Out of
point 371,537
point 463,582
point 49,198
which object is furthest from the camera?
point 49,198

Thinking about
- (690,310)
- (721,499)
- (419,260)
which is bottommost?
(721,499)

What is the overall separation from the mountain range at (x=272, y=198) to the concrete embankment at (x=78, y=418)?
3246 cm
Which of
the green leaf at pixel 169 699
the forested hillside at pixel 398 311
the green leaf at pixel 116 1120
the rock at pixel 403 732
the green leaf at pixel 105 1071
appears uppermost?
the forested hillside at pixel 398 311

________________________

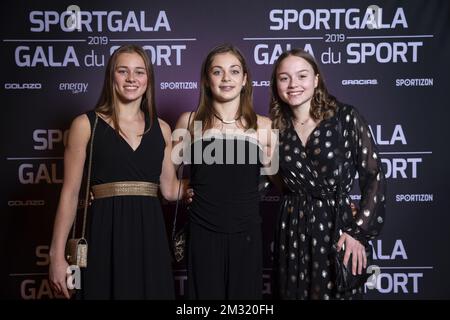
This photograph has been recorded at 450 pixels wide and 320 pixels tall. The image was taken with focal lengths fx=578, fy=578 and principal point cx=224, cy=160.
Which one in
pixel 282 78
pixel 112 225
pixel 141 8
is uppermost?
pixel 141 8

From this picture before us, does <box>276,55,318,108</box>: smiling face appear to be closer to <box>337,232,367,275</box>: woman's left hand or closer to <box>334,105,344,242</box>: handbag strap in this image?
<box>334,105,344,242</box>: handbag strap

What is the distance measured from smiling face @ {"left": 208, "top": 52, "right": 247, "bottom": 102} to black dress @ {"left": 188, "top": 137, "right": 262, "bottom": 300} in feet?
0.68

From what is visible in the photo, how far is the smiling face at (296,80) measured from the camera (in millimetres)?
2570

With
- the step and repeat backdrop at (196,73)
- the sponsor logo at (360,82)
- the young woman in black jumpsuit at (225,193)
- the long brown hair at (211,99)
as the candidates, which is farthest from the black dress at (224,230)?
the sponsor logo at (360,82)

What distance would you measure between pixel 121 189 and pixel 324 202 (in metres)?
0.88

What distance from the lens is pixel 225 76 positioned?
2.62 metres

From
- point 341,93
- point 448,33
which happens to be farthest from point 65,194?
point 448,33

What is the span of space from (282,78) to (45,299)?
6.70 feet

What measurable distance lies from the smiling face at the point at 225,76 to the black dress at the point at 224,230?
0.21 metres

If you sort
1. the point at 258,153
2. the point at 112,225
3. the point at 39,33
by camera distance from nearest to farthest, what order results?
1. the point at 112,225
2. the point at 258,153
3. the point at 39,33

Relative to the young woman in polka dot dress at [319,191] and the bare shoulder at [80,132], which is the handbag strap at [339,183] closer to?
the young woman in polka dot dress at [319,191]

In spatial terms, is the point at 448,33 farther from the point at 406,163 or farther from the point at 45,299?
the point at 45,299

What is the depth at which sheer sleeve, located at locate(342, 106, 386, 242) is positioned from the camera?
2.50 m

________________________

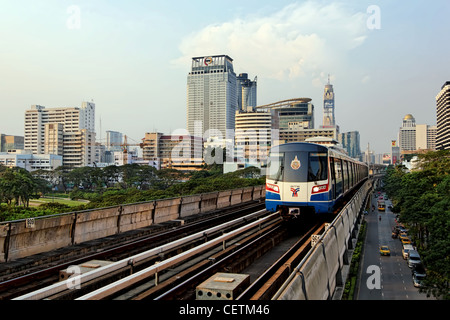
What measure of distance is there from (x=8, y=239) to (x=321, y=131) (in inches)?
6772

________________________

Edit everything from the line containing "This photograph has" down to the line containing "0.21 metres", both included, so that "smiling face" becomes "grinning face" throughout and nothing else changes.

This photograph has been recorded at 450 pixels wide and 320 pixels tall. The image was taken with focal lengths fx=578, fy=578 and principal point cx=224, cy=160.
Which one in
pixel 282 78
pixel 112 225
pixel 141 8
is uppermost?
pixel 141 8

From this picture before us, does <box>276,55,318,108</box>: grinning face appear to be closer to <box>337,232,367,275</box>: woman's left hand or closer to <box>334,105,344,242</box>: handbag strap in this image?
<box>334,105,344,242</box>: handbag strap

What is the distance measured from grinning face @ {"left": 208, "top": 52, "right": 247, "bottom": 102} to black dress @ {"left": 188, "top": 137, "right": 262, "bottom": 300} in feet?
0.68

From what is visible in the photo, how far is the grinning face at (296,80) measured from the camera (in millimetres)?
2570

With
- the step and repeat backdrop at (196,73)
- the sponsor logo at (360,82)
- the young woman in black jumpsuit at (225,193)
- the long brown hair at (211,99)
as the candidates, which is farthest from the black dress at (224,230)?
the sponsor logo at (360,82)

What distance would you measure between pixel 121 189 and pixel 324 202 (in metres)?
0.88

What distance from the lens is pixel 225 76 positioned?
2.62 metres

From
- point 341,93
- point 448,33
which happens to be farthest from point 65,194?
point 448,33

What is the span of space from (282,78) to (45,299)?
6.70 feet

What measurable distance lies from the grinning face at the point at 225,76 to the black dress at the point at 224,230?
0.21 metres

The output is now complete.